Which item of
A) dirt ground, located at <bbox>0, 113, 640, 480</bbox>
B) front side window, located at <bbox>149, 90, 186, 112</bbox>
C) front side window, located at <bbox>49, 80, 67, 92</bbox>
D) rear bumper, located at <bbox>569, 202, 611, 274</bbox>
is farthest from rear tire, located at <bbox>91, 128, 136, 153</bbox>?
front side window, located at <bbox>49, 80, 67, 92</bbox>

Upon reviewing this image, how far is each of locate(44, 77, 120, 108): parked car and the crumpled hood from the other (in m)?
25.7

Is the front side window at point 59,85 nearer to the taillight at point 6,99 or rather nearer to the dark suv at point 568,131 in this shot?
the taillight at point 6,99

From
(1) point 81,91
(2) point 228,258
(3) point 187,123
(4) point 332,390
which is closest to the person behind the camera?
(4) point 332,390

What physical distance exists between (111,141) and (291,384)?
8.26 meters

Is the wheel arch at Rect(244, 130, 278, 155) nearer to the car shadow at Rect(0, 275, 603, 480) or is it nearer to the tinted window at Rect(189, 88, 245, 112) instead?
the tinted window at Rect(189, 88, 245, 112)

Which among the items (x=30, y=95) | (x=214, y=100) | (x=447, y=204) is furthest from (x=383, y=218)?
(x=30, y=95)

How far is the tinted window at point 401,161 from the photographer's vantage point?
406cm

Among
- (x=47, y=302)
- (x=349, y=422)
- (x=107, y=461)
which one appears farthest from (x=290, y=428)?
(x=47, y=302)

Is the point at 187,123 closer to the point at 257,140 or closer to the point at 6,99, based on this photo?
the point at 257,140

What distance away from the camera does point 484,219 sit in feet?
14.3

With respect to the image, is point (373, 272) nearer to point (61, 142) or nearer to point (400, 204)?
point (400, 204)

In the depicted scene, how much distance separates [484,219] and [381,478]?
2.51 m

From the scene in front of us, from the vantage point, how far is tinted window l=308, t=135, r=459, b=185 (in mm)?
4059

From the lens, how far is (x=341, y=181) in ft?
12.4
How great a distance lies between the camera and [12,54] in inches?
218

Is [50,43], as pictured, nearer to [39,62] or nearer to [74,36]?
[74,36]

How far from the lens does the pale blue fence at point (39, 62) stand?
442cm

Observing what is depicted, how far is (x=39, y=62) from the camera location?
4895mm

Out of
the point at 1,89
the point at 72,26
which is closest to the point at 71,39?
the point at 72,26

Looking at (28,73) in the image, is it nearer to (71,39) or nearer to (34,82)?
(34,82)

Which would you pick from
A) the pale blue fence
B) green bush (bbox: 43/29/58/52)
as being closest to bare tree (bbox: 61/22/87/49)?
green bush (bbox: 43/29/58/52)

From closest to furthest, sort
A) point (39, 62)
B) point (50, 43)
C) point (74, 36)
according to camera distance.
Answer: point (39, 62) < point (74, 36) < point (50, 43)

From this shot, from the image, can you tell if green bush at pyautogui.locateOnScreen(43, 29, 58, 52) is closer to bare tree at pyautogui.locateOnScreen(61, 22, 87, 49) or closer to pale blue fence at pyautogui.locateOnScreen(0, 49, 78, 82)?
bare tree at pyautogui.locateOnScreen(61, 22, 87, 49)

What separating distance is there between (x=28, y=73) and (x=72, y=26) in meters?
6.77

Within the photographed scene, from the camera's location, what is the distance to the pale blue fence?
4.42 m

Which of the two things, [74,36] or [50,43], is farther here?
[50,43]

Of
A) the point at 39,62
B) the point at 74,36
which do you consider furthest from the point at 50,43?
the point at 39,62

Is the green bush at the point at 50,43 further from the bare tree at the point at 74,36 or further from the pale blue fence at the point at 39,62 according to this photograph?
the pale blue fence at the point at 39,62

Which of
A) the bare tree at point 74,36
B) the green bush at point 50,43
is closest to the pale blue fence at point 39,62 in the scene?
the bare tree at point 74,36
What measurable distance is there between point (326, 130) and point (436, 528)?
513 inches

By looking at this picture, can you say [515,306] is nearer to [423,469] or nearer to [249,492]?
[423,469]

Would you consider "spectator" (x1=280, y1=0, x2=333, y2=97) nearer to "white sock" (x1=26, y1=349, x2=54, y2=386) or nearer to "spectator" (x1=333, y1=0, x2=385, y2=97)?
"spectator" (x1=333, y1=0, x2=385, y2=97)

# Task to complete:
Return every line of the listing above as a JSON array of strings, one string per line, with blank lines omitted.

# Solution:
[
  "Which item of",
  "A) dirt ground, located at <bbox>0, 113, 640, 480</bbox>",
  "B) front side window, located at <bbox>149, 90, 186, 112</bbox>",
  "C) front side window, located at <bbox>49, 80, 67, 92</bbox>",
  "D) rear bumper, located at <bbox>569, 202, 611, 274</bbox>",
  "is farthest from rear tire, located at <bbox>91, 128, 136, 153</bbox>?",
  "front side window, located at <bbox>49, 80, 67, 92</bbox>",
  "Upon reviewing this image, how far is each of locate(44, 77, 120, 108): parked car and the crumpled hood from the other (in m)?",
  "25.7",
  "Is the front side window at point 59,85 nearer to the taillight at point 6,99 or rather nearer to the dark suv at point 568,131 in this shot?",
  "the taillight at point 6,99",
  "From",
  "(1) point 81,91",
  "(2) point 228,258",
  "(3) point 187,123",
  "(4) point 332,390",
  "which is closest to the person behind the camera?",
  "(4) point 332,390",
  "What physical distance exists between (111,141) and (291,384)?",
  "8.26 meters",
  "Is the wheel arch at Rect(244, 130, 278, 155) nearer to the car shadow at Rect(0, 275, 603, 480) or is it nearer to the tinted window at Rect(189, 88, 245, 112) instead?",
  "the tinted window at Rect(189, 88, 245, 112)",
  "Which among the items (x=30, y=95) | (x=214, y=100) | (x=447, y=204) is furthest from (x=383, y=218)?",
  "(x=30, y=95)",
  "How far is the tinted window at point 401,161 from the photographer's vantage point?",
  "406cm",
  "Among",
  "- (x=47, y=302)",
  "- (x=349, y=422)",
  "- (x=107, y=461)",
  "which one appears farthest from (x=290, y=428)?",
  "(x=47, y=302)",
  "Is the point at 187,123 closer to the point at 257,140 or closer to the point at 6,99, based on this photo?",
  "the point at 257,140",
  "What distance away from the camera does point 484,219 sit in feet?",
  "14.3",
  "With respect to the image, is point (373, 272) nearer to point (61, 142) or nearer to point (400, 204)?",
  "point (400, 204)",
  "In the depicted scene, how much distance separates [484,219] and [381,478]?",
  "2.51 m",
  "From the scene in front of us, from the vantage point, how far is tinted window l=308, t=135, r=459, b=185 (in mm)?",
  "4059",
  "From the lens, how far is (x=341, y=181) in ft?",
  "12.4",
  "How great a distance lies between the camera and [12,54] in inches?",
  "218",
  "Is [50,43], as pictured, nearer to [39,62] or nearer to [74,36]?",
  "[74,36]",
  "How far from the lens does the pale blue fence at point (39, 62) stand?",
  "442cm",
  "Observing what is depicted, how far is (x=39, y=62) from the camera location?",
  "4895mm",
  "Out of",
  "the point at 1,89",
  "the point at 72,26",
  "which is closest to the point at 71,39?",
  "the point at 72,26",
  "Looking at (28,73) in the image, is it nearer to (71,39) or nearer to (34,82)?",
  "(34,82)",
  "Which would you pick from",
  "A) the pale blue fence",
  "B) green bush (bbox: 43/29/58/52)",
  "as being closest to bare tree (bbox: 61/22/87/49)?",
  "green bush (bbox: 43/29/58/52)",
  "From closest to furthest, sort",
  "A) point (39, 62)",
  "B) point (50, 43)",
  "C) point (74, 36)",
  "according to camera distance.",
  "Answer: point (39, 62) < point (74, 36) < point (50, 43)",
  "From this shot, from the image, can you tell if green bush at pyautogui.locateOnScreen(43, 29, 58, 52) is closer to bare tree at pyautogui.locateOnScreen(61, 22, 87, 49) or closer to pale blue fence at pyautogui.locateOnScreen(0, 49, 78, 82)?",
  "bare tree at pyautogui.locateOnScreen(61, 22, 87, 49)",
  "What separating distance is there between (x=28, y=73) and (x=72, y=26) in meters?",
  "6.77",
  "Within the photographed scene, from the camera's location, what is the distance to the pale blue fence?",
  "4.42 m",
  "Which of the two things, [74,36] or [50,43], is farther here?",
  "[50,43]",
  "Of",
  "A) the point at 39,62",
  "B) the point at 74,36",
  "which do you consider furthest from the point at 50,43?",
  "the point at 39,62",
  "Is the green bush at the point at 50,43 further from the bare tree at the point at 74,36 or further from the pale blue fence at the point at 39,62 according to this photograph?",
  "the pale blue fence at the point at 39,62",
  "Which of",
  "A) the bare tree at point 74,36",
  "B) the green bush at point 50,43",
  "is closest to the pale blue fence at point 39,62 in the scene?",
  "the bare tree at point 74,36",
  "What measurable distance is there between point (326, 130) and point (436, 528)?",
  "513 inches",
  "By looking at this picture, can you say [515,306] is nearer to [423,469] or nearer to [249,492]?",
  "[423,469]",
  "Would you consider \"spectator\" (x1=280, y1=0, x2=333, y2=97) nearer to \"white sock\" (x1=26, y1=349, x2=54, y2=386) or nearer to \"spectator\" (x1=333, y1=0, x2=385, y2=97)?",
  "\"spectator\" (x1=333, y1=0, x2=385, y2=97)"
]